» DATASET ROWS:
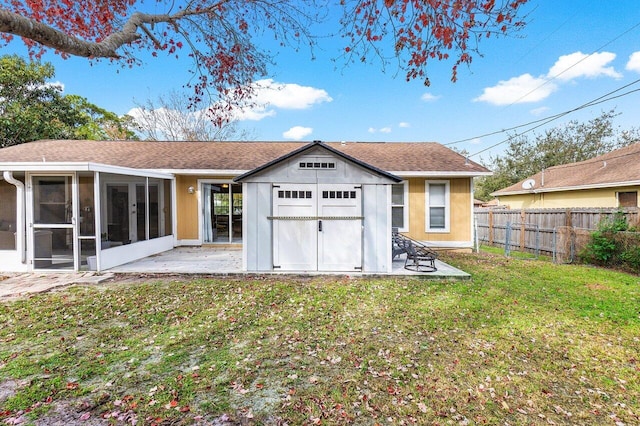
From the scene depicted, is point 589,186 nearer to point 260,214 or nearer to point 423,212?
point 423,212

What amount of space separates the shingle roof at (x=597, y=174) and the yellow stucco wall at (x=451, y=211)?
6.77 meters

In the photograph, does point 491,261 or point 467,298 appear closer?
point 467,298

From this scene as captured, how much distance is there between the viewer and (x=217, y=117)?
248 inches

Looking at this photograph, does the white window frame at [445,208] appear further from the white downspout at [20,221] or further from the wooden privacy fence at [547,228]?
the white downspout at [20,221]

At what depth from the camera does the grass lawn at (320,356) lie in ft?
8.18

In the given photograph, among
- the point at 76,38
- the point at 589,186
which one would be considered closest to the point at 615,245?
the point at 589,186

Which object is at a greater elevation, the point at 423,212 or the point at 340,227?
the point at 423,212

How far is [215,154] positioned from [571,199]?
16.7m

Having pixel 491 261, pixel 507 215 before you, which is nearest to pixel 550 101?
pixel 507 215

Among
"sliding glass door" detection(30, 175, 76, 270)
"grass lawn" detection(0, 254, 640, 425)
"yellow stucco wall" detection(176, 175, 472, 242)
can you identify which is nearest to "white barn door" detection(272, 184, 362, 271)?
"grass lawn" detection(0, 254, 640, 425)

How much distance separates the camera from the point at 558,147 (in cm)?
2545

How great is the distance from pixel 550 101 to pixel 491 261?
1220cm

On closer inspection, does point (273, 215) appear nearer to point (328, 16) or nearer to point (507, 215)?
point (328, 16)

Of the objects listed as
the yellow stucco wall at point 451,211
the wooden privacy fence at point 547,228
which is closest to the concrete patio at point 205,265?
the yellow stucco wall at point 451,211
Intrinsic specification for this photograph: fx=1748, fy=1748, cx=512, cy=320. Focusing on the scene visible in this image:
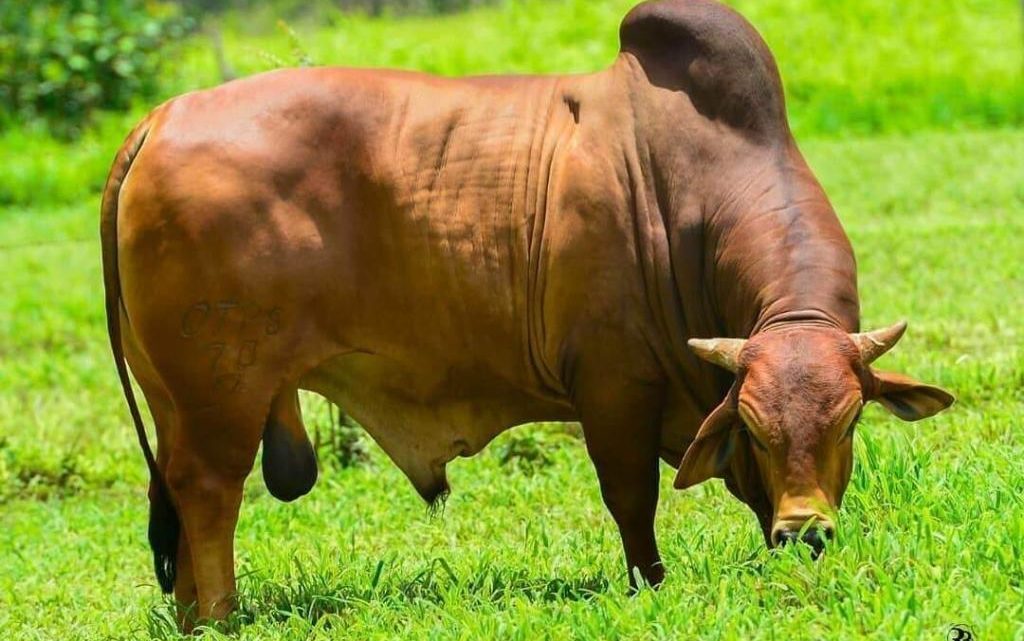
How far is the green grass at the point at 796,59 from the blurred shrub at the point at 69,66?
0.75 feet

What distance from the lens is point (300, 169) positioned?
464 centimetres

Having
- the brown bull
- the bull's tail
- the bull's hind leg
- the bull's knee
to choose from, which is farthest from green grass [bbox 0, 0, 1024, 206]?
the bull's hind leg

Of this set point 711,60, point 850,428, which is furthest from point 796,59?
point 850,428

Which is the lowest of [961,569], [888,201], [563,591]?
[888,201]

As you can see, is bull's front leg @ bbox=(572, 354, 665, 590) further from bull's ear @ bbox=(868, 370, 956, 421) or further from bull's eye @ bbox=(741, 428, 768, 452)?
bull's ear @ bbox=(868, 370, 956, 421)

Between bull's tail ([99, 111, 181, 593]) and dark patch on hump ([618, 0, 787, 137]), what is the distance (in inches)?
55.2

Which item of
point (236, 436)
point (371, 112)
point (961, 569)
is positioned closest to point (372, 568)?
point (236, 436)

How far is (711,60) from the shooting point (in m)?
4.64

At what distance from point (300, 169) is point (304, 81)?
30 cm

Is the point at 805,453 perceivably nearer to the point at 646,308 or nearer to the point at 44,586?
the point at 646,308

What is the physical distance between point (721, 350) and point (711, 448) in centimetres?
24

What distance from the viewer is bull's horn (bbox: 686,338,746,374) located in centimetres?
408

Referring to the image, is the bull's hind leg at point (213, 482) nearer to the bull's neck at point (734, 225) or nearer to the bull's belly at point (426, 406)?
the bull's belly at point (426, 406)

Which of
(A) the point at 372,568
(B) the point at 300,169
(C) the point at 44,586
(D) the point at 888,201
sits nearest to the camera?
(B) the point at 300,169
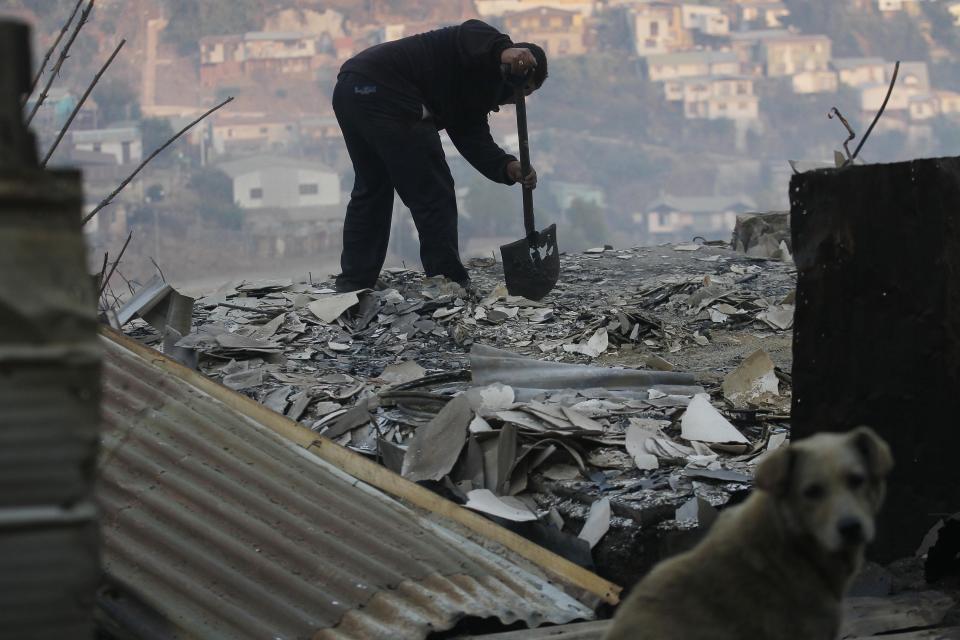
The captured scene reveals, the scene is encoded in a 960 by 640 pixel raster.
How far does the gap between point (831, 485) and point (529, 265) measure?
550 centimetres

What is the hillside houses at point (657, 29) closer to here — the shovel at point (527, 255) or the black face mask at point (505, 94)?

» TASK INSTRUCTIONS:
Edit the part of the records above that opens with the line containing "Of the objects listed as" and closes with the line containing "464 centimetres" by replacing "lens" with "camera", and return only those lines with everything else unchanged. Leave the pictures out of the answer.

» COMPLETED EXERCISE:
Of the objects listed as
the yellow stucco wall at point 451,211
the wooden privacy fence at point 547,228
which is closest to the concrete patio at point 205,265?
the yellow stucco wall at point 451,211
Intrinsic specification for this photograph: fx=1748, fy=1748, cx=512, cy=320. Focusing on the scene visible in this image:
How far is the green grass at the point at 796,59 from the blurred shrub at the point at 69,66?
0.75 feet

What distance from the camera is point (300, 169) positioned?
464 centimetres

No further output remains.